Quelqu’un, les partisans de Bachar el-Assad ou les Jihadistes de l’Etat islamique, sans oublier ceux du Front al-Nosra (al-Qaïda en Syrie), semble mettre les bouchées doubles pour éliminer du théâtre syrien les brigades qui pourraient servir de « cheval de Troie » dans le cas d’une intervention internationale. Depuis quelques jours, on a assisté à un certain nombre d’assassinats ciblés qui révèle une parfaite maitrise technique et un service de renseignement très bien organisé.

Exemple de la puissante brigade Ahrar el-Cham
Lorsque, le 9 septembre dernier, on a appris la disparition au cours d’un attentat de 47 hauts responsables du groupe dont l'émir Hassan Abboud (alias Abou Abdallah al-Hamoui), et plusieurs commandants militaires de la brigade, ainsi que d’autres idéologues religieux réunis dans la province d'Edleb (nord-ouest de la Syrie), on s’est perdu en conjectures sur les auteurs de l’attentat.
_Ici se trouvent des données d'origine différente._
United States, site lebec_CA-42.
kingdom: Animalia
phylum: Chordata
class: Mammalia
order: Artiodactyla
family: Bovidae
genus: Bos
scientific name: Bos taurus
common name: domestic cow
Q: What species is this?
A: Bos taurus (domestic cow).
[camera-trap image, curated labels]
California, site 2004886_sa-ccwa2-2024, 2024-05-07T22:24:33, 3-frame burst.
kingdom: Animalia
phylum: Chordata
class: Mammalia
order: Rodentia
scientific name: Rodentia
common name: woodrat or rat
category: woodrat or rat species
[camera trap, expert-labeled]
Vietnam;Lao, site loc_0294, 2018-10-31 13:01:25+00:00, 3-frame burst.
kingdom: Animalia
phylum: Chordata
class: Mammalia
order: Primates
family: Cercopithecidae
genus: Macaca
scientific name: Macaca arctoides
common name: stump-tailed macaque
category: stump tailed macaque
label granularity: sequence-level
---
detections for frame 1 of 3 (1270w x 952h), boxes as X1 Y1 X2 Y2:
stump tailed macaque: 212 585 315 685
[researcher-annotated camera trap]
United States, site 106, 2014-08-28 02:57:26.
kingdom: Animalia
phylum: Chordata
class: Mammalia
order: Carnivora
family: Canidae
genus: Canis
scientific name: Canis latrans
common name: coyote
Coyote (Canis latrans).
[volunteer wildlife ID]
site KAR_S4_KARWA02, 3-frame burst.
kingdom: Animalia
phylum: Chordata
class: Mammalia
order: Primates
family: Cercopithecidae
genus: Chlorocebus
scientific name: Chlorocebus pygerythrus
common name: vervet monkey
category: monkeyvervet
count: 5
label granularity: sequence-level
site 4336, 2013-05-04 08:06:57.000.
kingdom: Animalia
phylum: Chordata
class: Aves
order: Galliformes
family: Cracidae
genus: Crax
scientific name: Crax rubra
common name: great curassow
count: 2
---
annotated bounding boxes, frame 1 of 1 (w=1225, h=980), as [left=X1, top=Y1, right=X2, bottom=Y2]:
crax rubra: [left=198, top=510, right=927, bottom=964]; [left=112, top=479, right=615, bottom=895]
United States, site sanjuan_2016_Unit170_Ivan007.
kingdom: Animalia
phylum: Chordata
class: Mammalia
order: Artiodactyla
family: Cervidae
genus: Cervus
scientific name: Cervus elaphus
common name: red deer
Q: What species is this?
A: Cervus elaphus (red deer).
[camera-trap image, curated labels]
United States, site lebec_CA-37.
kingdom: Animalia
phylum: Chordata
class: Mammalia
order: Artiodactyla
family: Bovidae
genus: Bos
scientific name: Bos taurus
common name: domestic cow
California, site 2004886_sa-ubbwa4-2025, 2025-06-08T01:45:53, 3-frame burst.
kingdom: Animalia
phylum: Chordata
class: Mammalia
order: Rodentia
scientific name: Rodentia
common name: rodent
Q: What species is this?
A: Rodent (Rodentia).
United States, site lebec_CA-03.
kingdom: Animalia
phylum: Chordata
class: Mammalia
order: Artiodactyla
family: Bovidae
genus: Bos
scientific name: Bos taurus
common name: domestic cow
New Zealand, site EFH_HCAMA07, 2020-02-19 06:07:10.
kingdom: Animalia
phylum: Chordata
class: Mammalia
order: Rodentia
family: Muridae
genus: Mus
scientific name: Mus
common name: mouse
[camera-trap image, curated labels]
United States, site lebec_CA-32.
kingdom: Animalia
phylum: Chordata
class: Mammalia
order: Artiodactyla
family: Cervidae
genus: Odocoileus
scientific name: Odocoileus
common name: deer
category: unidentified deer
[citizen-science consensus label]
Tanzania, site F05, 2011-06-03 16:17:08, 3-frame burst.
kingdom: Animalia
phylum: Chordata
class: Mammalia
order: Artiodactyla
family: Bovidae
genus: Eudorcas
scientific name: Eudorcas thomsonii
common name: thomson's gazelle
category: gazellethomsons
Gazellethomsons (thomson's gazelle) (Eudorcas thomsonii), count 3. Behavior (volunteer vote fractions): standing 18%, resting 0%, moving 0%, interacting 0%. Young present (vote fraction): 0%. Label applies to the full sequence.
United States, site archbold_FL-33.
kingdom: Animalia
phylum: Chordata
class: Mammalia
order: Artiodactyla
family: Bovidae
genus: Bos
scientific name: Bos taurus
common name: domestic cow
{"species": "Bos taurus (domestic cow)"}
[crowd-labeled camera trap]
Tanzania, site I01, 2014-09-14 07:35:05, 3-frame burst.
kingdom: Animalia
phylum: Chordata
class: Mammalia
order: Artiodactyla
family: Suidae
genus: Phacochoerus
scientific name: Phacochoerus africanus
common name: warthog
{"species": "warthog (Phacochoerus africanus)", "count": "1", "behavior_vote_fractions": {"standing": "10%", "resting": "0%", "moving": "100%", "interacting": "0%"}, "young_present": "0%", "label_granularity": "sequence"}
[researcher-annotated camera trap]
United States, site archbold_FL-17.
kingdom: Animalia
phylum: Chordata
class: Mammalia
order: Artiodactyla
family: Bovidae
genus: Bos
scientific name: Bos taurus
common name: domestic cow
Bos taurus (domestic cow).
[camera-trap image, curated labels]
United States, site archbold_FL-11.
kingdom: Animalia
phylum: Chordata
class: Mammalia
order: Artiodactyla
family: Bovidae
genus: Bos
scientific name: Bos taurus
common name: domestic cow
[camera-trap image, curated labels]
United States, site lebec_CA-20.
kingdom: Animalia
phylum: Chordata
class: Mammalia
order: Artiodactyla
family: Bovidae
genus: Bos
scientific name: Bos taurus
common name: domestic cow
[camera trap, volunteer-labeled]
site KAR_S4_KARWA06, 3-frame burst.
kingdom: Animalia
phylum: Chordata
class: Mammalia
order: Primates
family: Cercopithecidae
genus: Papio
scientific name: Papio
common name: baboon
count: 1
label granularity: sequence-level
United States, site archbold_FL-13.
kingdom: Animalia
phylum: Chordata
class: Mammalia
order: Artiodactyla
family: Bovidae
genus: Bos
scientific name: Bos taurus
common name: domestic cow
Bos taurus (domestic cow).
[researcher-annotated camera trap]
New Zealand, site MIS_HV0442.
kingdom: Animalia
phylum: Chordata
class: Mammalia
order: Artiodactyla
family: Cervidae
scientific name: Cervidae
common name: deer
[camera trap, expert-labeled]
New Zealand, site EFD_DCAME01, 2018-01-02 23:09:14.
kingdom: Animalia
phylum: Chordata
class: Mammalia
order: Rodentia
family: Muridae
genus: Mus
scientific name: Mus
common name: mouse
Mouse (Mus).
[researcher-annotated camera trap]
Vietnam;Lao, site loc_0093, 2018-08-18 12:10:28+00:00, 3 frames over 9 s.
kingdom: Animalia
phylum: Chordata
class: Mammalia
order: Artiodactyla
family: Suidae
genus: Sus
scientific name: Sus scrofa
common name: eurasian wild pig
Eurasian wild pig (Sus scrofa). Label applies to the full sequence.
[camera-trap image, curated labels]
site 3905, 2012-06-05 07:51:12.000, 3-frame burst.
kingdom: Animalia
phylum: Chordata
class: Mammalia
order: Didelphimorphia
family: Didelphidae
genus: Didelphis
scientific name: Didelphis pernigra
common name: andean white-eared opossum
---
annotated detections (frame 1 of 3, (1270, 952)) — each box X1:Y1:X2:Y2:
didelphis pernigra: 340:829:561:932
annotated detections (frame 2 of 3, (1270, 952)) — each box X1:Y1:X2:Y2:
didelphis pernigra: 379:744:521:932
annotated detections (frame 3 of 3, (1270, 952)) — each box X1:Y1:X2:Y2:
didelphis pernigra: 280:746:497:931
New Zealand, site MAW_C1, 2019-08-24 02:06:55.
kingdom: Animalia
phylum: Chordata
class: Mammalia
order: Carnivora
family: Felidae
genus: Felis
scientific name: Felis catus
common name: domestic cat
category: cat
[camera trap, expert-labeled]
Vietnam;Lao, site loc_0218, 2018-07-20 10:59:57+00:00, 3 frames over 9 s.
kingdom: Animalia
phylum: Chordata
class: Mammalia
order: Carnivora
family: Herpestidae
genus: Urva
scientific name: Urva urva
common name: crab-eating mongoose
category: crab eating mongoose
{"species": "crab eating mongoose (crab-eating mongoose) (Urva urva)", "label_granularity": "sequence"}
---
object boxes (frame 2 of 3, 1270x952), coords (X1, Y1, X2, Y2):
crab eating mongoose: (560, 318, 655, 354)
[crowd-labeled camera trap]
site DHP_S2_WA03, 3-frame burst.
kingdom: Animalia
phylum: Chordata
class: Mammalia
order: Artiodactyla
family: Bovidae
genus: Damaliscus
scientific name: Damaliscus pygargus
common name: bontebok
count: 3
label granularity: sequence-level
S’agissait-il des Jihadistes de l’Etat Islamique, parfaitement capables d’exécuter une telle action, ou des services secrets de Bachar el-Assad qui ont depuis longtemps pénétré les brigades rebelles ou encore le Front al-Nosra (al-Qaïda en Syrie) a-t-il tenté de mettre un terme à l’existence d’Ahrar el-cham et récupérer ses miliciens. Le responsable de l’attentat était, de toute façon, très bien organisé sur le plan du renseignement. Il faut savoir, en effet, que la rencontre avait été organisée dans le plus grand secret dans un village près d’Edleb, une région où Ahrar el-Cham règne en maître. Les auteurs de l’attentat étaient également des experts en matière d’explosifs. Il semblerait que l’engin contenait une substance chimique qui a brûlé et étouffé les victimes, prises au piège dans leur souterrain « ultra-sécurisé ».
Pour la rébellion syrienne dite « digne de confiance », il s’agit d’un coup très dur car Ahrar el-Cham était l’une des brigades les plus compétentes sur le plan militaire et les mieux équipées du Front Islamique, ce rassemblement de groupes rebelles soutenu et armé par l’Arabie saoudite. A noter qu’elle bénéficiait également du soutien de la Turquie et du Qatar.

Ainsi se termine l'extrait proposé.